START Exercise text

The economic outlook for Nigeria shows mixed signals that are disturbing. Lawmakers at the National Assembly complained on the floor of the House on the need to summon the CBN Governor to explain the reasons behind the ban on foreign currency deposits. The lawmakers pointed out that entrepreneurs and traders, who are mostly affected by the decision, cannot afford to transfer foreign currency funds sourced from the parallel market to their off shore suppliers. This also applies to some multinational companies and other indigenous firms with expatriate staff who are finding it difficult to pay them their salaries, often in foreign currency.

Meanwhile the President promised to start the trial of those that looted the Nigerian treasury during the government of President Jonathan. He restated that the trial will commence in few weeks.

Energy crisis over?
The energy crisis appears to have subsided as the past months of chaotic fuel queues and absence of electricity appear to be fading into memory.

Sources say the owners of the distribution companies are making frantic efforts to justify the huge federal government intervention in the sector via all kinds of loans and grants, especially given the current government’s commitment to make them to account for previous funds given, and deadlines to recall the bank guarantee on those facilities.

On the petrol supply side, marketers and oil traders are owing the NNPC and by extension the FG a few dozen cargoes of petrol from the crude oil swap deal, and which many of them failed to deliver or allegedly diverted to other countries.

Deby shows up again
The President has given service chiefs 90 days to end the insurgency. A tall order no doubt, but one that is achievable with the right mix of political will, equipment for the frontline troops, and proper intelligence.

Boko Haram meanwhile, detonated a bomb in Sabon Gari, Borno state, killing no less than fifty and injuring many. The group also raided villages on the fringes on the state, murdering dozens. The terror group continues to have freedom of movement and action, because their strategy of moving in small columns of 6 to 12 appears to be very effective, and they have masked as internally displaced persons, in most cases to evade security cordons.

END Exercise text
START Dataset excerpts

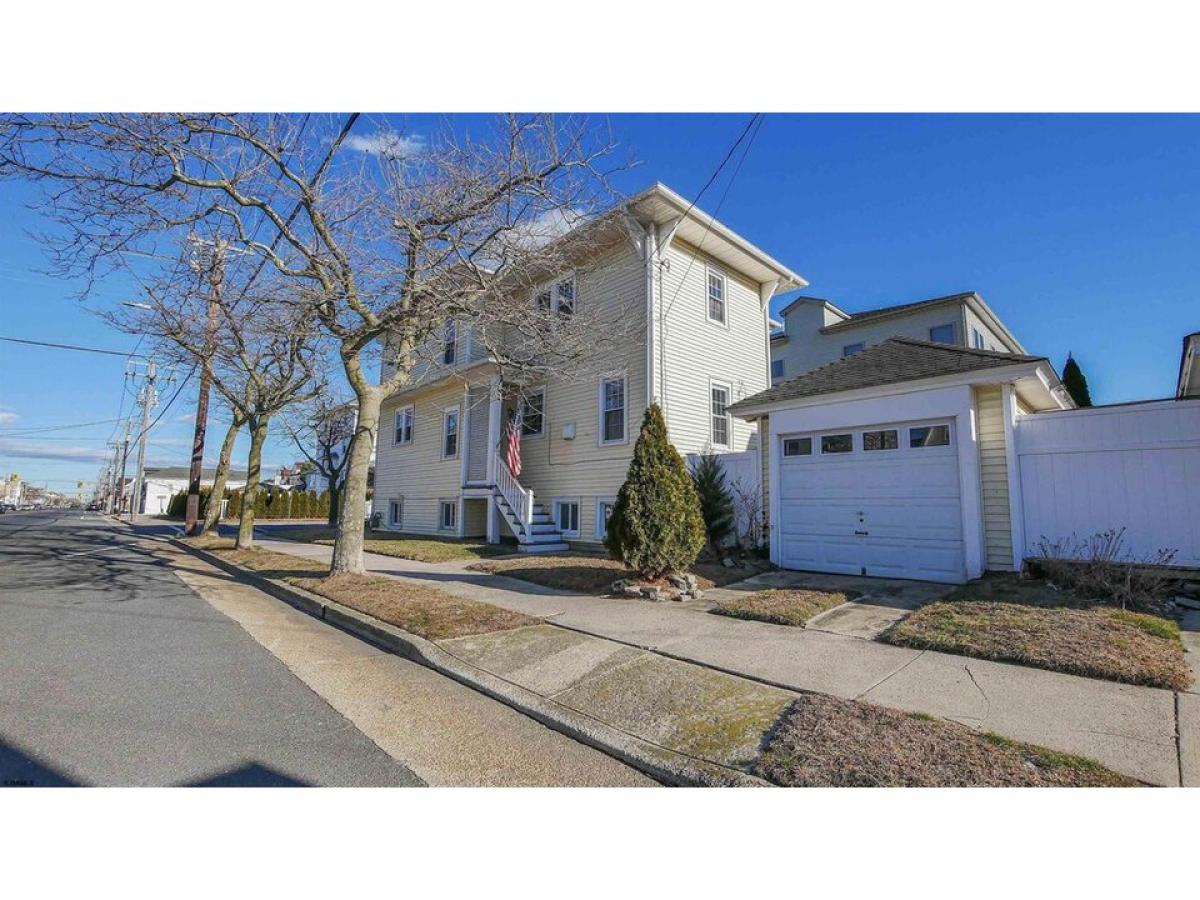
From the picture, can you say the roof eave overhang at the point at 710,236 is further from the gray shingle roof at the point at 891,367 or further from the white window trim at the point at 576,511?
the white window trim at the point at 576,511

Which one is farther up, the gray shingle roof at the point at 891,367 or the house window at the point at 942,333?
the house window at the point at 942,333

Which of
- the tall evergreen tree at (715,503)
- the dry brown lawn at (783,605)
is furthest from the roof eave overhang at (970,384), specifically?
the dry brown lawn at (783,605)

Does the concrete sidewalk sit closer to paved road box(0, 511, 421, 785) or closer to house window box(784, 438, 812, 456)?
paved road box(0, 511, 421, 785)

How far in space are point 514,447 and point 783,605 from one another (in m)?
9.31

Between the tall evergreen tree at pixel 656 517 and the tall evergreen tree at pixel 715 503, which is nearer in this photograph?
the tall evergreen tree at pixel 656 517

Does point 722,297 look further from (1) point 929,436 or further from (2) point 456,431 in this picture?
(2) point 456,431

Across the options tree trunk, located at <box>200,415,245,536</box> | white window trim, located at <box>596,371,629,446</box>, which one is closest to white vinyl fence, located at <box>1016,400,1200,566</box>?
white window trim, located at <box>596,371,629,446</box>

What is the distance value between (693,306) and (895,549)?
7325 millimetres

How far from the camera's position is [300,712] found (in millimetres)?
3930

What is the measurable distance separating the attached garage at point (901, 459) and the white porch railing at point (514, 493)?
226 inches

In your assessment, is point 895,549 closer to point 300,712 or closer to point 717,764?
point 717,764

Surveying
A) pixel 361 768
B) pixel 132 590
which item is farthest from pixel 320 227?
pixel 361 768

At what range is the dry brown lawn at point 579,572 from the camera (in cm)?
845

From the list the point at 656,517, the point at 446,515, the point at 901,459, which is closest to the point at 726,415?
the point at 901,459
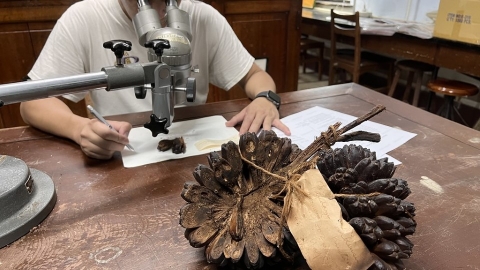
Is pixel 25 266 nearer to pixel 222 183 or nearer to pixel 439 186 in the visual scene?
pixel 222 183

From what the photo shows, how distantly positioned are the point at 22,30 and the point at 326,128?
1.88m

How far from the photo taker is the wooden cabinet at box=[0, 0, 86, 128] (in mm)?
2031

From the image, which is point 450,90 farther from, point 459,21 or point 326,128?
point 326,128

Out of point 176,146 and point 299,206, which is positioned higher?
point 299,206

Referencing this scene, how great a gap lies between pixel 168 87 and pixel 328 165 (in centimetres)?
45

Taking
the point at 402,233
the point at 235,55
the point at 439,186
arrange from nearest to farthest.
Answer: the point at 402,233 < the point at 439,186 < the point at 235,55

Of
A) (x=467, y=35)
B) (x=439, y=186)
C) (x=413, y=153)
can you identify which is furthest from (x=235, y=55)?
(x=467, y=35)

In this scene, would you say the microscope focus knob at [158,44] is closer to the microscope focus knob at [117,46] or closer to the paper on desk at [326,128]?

END Dataset excerpts

§ Required actions
• 1. Based on the text on Nigeria, decide whether each statement is true: (a) the President gave service chiefs 90 days to end the insurgency; (b) the bomb in Sabon Gari killed fewer than twenty people; (c) lawmakers wanted to summon the CBN Governor. Answer yes or no for each and quote the deciding words.
• 2. According to the text on Nigeria, how large are the columns that Boko Haram moves in?
• 3. Quote the text on Nigeria word for word, between "Meanwhile the President" and "on those facilities.", inclusive.
The data comes from a different source than the text on Nigeria.

§ Answers for each item
• 1.
(a) Yes: "The President has given service chiefs 90 days to end the insurgency."
(b) No: "killing no less than fifty and injuring many"
(c) Yes: "the need to summon the CBN Governor to explain the reasons behind the ban on foreign currency deposits"

• 2. Small columns of 6 to 12.

• 3.
Meanwhile the President promised to start the trial of those that looted the Nigerian treasury during the government of President Jonathan. He restated that the trial will commence in few weeks.

Energy crisis over?
The energy crisis appears to have subsided as the past months of chaotic fuel queues and absence of electricity appear to be fading into memory.

Sources say the owners of the distribution companies are making frantic efforts to justify the huge federal government intervention in the sector via all kinds of loans and grants, especially given the current government’s commitment to make them to account for previous funds given, and deadlines to recall the bank guarantee on those facilities.